Spatial relationship rows:

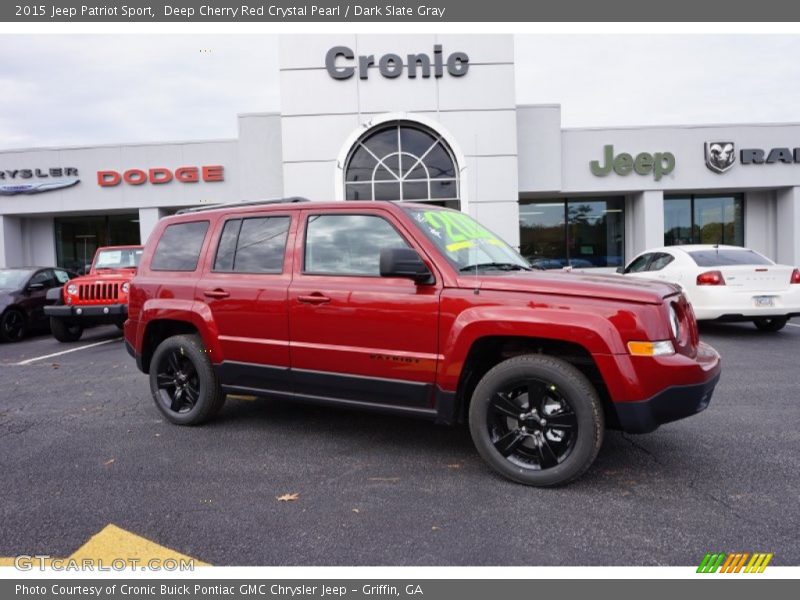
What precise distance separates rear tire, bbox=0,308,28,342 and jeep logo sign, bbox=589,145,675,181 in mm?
16575

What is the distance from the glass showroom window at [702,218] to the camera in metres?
20.6

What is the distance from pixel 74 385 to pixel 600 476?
241 inches

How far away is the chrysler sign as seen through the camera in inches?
762

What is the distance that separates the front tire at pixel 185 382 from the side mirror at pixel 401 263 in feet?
6.70

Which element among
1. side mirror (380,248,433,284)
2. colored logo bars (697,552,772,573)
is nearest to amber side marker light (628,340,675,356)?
colored logo bars (697,552,772,573)

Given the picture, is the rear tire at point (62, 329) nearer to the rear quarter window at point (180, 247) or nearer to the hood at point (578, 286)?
the rear quarter window at point (180, 247)

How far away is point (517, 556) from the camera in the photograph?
271 cm

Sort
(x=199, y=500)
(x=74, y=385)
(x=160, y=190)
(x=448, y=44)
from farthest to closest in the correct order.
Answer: (x=160, y=190), (x=448, y=44), (x=74, y=385), (x=199, y=500)

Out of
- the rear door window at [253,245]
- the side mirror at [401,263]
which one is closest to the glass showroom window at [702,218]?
the rear door window at [253,245]

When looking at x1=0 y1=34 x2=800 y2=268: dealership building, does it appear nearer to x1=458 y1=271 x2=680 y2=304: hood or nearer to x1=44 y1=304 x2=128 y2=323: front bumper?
x1=44 y1=304 x2=128 y2=323: front bumper

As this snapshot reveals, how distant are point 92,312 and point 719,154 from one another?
19067 mm

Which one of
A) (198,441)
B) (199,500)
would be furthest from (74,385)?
(199,500)

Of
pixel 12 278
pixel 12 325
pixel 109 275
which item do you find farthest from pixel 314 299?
pixel 12 278

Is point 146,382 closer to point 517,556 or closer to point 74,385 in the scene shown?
point 74,385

WHAT TO PRODUCE -> Transcribe every row above word for word, omitting the pictures.

OUTPUT FOR THIS TASK ->
What precise distance separates rear tire, bbox=0,308,28,342 and jeep logo sign, bbox=589,145,675,181 in mm?
16575

What is the distance from the glass showroom window at [702,218] to the camera in metres?
20.6

What is the distance from pixel 74 385 to pixel 600 476?
241 inches

How far away is the chrysler sign as seen through the camera in inches?
762

What is the distance that separates the front tire at pixel 185 382 from the side mirror at pixel 401 263 in feet?
6.70

Which element among
1. side mirror (380,248,433,284)
2. colored logo bars (697,552,772,573)
is nearest to amber side marker light (628,340,675,356)?
colored logo bars (697,552,772,573)

Given the picture, is the rear tire at point (62, 329) nearer to the rear quarter window at point (180, 247) or nearer to the hood at point (578, 286)?
the rear quarter window at point (180, 247)

How far away is point (517, 556) from the camera in the photograph?
271 cm

Sort
(x=199, y=500)
(x=74, y=385)
(x=160, y=190)
(x=448, y=44)
from farthest to closest in the correct order.
Answer: (x=160, y=190), (x=448, y=44), (x=74, y=385), (x=199, y=500)

Out of
- the rear door window at [253,245]
- the side mirror at [401,263]
which one is closest to the glass showroom window at [702,218]?
the rear door window at [253,245]

When looking at x1=0 y1=34 x2=800 y2=268: dealership building, does it appear nearer to x1=458 y1=271 x2=680 y2=304: hood or nearer to x1=44 y1=304 x2=128 y2=323: front bumper?
x1=44 y1=304 x2=128 y2=323: front bumper

As this snapshot reveals, how distant are point 92,312 and point 719,154 from one another?
19067 mm

Which one of
A) (198,441)
B) (199,500)
would be furthest from (74,385)?
(199,500)

Of
pixel 12 278
pixel 12 325
pixel 109 275
which item do you find farthest from pixel 314 299?
pixel 12 278

Is point 146,382 closer to point 517,556 or closer to point 74,385 in the scene shown?
point 74,385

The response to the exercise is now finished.